La pandémie frappe Airbnb, Uber et Lyft

Des chauffeurs manifestent en avril dernier à Los Angeles, pour demander l'application de la loi AB5.
Photo: Mario Tama Getty Images Agence France-Presse Des chauffeurs manifestent en avril dernier à Los Angeles, pour demander l'application de la loi AB5.

Dure journée pour les plateformes de l’économie de partage.

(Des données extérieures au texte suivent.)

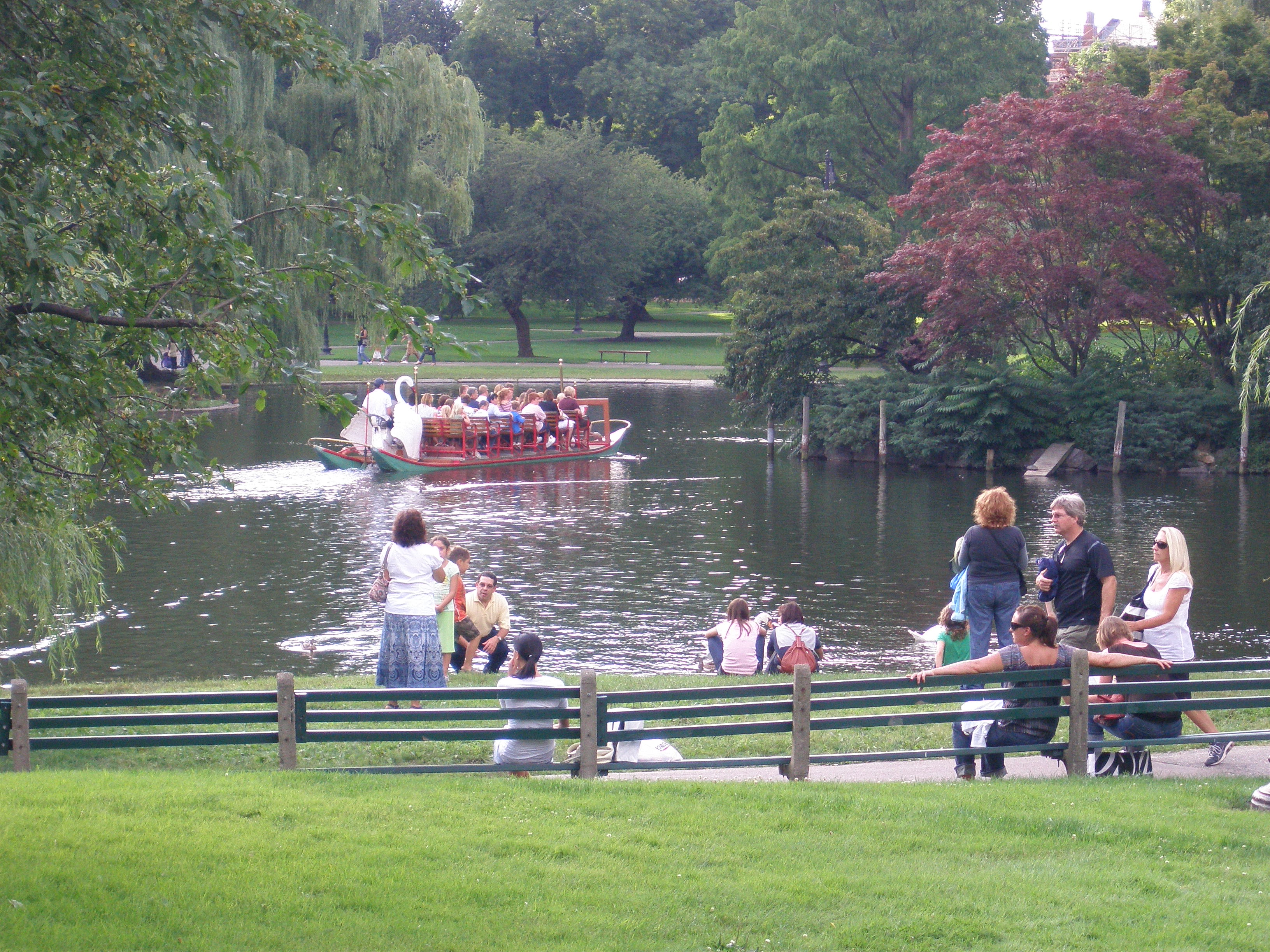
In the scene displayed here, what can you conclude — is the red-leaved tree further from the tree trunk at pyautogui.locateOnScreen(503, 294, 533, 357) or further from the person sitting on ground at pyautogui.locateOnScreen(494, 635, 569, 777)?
the tree trunk at pyautogui.locateOnScreen(503, 294, 533, 357)

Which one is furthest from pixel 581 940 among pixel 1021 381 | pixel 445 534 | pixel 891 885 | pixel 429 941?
pixel 1021 381

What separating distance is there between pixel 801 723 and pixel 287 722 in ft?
9.94

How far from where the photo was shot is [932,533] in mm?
22250

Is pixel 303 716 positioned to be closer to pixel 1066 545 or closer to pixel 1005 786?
pixel 1005 786

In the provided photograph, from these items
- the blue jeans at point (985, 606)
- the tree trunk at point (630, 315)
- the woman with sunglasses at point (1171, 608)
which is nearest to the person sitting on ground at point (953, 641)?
the blue jeans at point (985, 606)

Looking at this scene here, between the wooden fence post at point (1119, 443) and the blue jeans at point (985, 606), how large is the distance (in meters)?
21.5

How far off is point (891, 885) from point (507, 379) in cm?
4853

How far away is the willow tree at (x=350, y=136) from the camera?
96.5ft

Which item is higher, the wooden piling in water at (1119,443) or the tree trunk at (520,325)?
the tree trunk at (520,325)

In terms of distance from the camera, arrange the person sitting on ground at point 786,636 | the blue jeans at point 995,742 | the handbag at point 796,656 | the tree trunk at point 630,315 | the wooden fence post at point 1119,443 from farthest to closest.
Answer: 1. the tree trunk at point 630,315
2. the wooden fence post at point 1119,443
3. the person sitting on ground at point 786,636
4. the handbag at point 796,656
5. the blue jeans at point 995,742

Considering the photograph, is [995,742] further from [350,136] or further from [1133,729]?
[350,136]

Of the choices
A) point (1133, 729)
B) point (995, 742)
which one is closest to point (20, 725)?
point (995, 742)

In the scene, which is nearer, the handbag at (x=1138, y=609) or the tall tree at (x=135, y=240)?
the tall tree at (x=135, y=240)

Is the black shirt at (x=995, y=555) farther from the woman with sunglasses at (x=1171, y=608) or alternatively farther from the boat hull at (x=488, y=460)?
the boat hull at (x=488, y=460)
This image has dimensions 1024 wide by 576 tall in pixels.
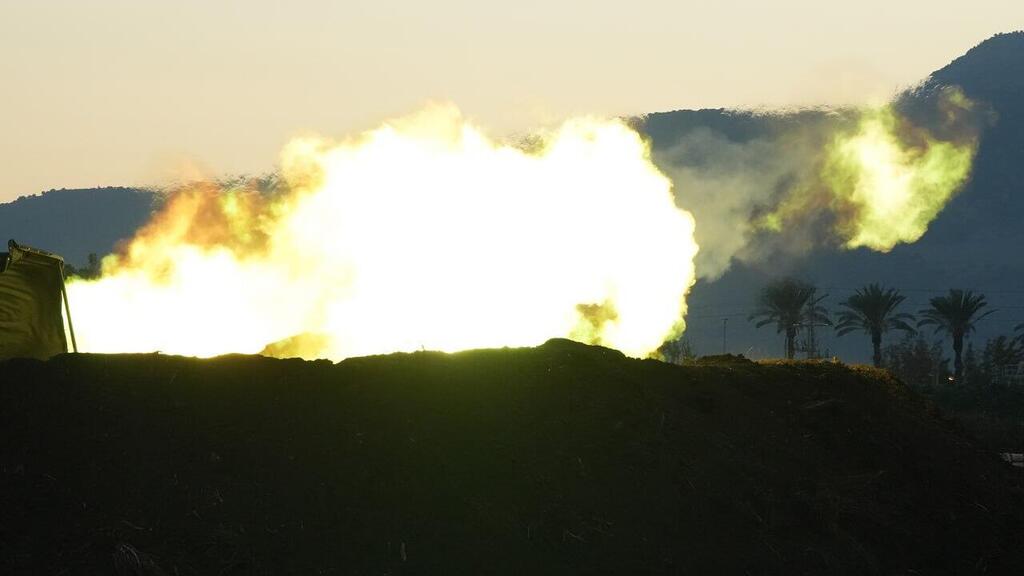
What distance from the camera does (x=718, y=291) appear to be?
169 meters

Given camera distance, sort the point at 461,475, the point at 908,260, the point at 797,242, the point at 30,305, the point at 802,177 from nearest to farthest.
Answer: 1. the point at 461,475
2. the point at 30,305
3. the point at 802,177
4. the point at 797,242
5. the point at 908,260

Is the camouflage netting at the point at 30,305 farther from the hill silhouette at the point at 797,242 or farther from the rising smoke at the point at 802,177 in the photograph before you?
the hill silhouette at the point at 797,242

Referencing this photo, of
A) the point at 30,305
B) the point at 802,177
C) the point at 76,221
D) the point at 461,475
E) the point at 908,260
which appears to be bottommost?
the point at 461,475

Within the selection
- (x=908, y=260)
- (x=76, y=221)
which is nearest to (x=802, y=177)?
(x=908, y=260)

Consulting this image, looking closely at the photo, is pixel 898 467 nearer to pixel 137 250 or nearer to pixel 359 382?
pixel 359 382

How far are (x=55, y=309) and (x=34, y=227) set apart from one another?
6588 inches

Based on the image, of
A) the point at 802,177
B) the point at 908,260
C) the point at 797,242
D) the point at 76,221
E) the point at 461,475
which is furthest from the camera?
the point at 908,260

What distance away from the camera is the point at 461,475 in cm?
1248

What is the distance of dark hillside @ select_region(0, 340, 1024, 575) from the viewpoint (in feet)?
36.5

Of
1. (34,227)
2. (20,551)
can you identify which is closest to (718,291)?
(34,227)

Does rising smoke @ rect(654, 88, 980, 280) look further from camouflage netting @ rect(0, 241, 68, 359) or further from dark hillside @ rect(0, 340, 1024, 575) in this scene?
camouflage netting @ rect(0, 241, 68, 359)

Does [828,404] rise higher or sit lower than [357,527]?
higher

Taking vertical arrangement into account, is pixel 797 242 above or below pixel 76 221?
below

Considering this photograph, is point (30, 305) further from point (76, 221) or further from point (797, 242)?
point (76, 221)
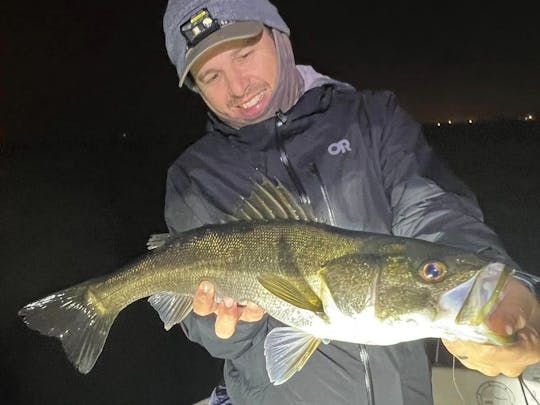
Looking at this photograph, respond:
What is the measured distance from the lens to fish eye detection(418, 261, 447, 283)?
5.77 ft

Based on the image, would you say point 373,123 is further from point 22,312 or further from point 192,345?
point 192,345

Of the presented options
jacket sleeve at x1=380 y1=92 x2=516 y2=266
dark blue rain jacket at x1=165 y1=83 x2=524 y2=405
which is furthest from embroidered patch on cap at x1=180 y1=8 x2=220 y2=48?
jacket sleeve at x1=380 y1=92 x2=516 y2=266

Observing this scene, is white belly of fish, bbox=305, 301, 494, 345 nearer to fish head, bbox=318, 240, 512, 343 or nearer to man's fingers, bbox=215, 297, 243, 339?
fish head, bbox=318, 240, 512, 343

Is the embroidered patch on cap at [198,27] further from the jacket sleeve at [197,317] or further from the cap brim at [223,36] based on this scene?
the jacket sleeve at [197,317]

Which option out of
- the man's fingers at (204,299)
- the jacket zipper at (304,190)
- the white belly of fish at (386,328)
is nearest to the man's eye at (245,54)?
the jacket zipper at (304,190)

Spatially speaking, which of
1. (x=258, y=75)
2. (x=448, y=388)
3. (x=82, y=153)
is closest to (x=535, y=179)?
(x=448, y=388)

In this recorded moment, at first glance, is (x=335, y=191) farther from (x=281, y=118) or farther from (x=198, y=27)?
(x=198, y=27)

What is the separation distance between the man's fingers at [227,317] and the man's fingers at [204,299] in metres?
0.04

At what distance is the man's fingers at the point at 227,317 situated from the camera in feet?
7.55

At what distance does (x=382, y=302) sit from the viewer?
1855mm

La pandémie force Airbnb à licencier le quart de ses employés dans le monde alors qu’Uber et Lyft sont assignées en justice par le gouverneur de la Californie.

Le patron d’Airbnb, frappé de plein fouet par la pandémie de nouveau coronavirus et les mesures de confinement, a annoncé mardi à ses salariés le licenciement d’environ 25 % de ses 7500 employés dans le monde, d’après une note publiée sur le site du groupe.

« Nous traversons collectivement la crise la plus douloureuse de notre vie », a déclaré Brian Chesky, fondateur de la plateforme de réservation de logements qui a déjà levé 2 milliards pour faire face à la crise.

Pour leur part, le procureur général de la Californie a assigné mardi en justice Uber et son concurrent américain Lyft, les accusant de considérer leurs conducteurs comme des travailleurs indépendants et non des salariés, les privant ainsi de droits sociaux comme le salaire minimum ou l’assurance maladie.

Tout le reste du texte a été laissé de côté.